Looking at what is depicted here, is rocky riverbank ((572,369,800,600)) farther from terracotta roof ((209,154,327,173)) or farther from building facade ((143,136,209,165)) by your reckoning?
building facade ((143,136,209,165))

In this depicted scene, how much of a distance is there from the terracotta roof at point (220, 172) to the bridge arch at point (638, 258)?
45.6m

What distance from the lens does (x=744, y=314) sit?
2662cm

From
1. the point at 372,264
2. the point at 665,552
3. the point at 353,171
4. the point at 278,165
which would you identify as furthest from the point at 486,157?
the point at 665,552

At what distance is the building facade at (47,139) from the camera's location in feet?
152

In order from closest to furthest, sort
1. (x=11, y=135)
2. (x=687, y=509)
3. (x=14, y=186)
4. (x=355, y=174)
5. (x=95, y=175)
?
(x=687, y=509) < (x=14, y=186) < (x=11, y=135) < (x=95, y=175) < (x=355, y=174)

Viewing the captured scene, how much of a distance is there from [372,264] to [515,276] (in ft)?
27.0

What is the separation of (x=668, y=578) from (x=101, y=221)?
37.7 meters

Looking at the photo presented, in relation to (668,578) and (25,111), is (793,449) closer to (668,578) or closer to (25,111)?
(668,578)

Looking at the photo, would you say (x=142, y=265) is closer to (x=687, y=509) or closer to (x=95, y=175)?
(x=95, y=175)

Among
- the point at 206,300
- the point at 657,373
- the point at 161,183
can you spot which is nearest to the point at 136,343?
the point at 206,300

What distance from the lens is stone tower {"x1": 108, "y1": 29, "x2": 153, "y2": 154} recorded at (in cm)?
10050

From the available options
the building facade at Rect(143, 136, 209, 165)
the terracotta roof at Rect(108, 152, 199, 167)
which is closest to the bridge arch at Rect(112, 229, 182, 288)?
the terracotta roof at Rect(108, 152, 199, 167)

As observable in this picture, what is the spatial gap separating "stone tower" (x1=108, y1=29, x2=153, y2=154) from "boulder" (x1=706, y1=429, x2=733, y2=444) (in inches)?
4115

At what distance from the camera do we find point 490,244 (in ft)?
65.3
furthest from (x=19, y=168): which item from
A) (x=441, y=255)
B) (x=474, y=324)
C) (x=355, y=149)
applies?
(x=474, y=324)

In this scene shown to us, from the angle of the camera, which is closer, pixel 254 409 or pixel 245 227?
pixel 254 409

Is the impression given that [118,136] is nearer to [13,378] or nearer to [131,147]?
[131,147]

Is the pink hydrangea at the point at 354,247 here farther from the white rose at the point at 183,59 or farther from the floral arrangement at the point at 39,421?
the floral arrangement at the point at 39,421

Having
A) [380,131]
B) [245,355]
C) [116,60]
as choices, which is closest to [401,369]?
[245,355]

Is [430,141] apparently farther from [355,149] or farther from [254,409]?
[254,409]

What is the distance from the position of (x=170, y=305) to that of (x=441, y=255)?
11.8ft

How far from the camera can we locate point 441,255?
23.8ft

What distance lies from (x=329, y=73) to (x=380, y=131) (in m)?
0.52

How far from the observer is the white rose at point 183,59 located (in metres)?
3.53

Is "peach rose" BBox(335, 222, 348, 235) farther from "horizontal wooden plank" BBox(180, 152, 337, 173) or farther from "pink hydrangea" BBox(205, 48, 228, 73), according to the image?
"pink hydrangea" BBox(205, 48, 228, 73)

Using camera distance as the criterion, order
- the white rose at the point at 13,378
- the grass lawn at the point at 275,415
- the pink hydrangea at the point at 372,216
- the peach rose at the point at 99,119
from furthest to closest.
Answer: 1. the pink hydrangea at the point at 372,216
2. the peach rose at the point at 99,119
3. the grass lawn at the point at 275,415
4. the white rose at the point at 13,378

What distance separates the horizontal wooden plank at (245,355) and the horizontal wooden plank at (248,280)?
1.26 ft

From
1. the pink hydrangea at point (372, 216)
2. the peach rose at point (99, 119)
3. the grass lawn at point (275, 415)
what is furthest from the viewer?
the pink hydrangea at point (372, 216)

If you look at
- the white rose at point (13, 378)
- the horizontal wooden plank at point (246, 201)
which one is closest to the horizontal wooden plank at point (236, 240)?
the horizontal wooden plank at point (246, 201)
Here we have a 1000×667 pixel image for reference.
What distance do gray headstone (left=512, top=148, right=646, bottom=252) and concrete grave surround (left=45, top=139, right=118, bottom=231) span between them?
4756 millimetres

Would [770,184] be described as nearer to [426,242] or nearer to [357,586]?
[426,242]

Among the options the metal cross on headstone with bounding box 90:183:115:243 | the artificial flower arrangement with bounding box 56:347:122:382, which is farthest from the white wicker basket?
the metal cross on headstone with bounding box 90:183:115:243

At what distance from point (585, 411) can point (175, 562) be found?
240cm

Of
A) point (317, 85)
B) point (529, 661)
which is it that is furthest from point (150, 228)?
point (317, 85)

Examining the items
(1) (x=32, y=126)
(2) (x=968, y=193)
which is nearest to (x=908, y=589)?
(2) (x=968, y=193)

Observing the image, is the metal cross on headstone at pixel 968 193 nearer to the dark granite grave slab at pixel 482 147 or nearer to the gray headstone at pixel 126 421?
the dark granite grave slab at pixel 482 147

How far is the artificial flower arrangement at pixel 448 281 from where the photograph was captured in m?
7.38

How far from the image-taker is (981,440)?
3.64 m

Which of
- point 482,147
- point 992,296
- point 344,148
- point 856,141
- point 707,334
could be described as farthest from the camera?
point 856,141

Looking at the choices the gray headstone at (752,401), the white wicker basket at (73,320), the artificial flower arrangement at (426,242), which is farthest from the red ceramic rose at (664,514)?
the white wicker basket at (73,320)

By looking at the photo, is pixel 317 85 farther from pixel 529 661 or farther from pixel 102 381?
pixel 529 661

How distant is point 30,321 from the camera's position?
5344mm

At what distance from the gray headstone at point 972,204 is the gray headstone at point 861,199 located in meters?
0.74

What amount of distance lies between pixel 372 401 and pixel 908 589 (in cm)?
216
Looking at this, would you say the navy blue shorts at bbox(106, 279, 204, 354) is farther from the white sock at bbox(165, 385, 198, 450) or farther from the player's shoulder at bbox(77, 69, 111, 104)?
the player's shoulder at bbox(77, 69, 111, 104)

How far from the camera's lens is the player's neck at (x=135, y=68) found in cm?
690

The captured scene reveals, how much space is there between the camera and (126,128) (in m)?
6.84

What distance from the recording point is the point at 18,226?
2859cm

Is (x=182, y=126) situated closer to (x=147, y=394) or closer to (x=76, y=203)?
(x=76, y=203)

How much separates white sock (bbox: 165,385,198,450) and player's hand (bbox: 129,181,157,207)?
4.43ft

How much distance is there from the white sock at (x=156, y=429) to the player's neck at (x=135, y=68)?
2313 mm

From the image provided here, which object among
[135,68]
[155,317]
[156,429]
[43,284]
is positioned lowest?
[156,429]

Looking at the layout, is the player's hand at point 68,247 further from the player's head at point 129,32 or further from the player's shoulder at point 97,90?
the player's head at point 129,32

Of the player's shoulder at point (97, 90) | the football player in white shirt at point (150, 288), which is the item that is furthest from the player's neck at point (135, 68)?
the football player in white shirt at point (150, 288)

#####

* What to produce: List every line of the records that contains the word "tower", matching case exactly.

* Written reply:
What distance from the lens is stone tower {"x1": 108, "y1": 29, "x2": 153, "y2": 154} recorded at (in cm)?
As observable in this picture, what is the spatial gap separating "stone tower" (x1=108, y1=29, x2=153, y2=154) from "boulder" (x1=706, y1=429, x2=733, y2=444) (in inches)?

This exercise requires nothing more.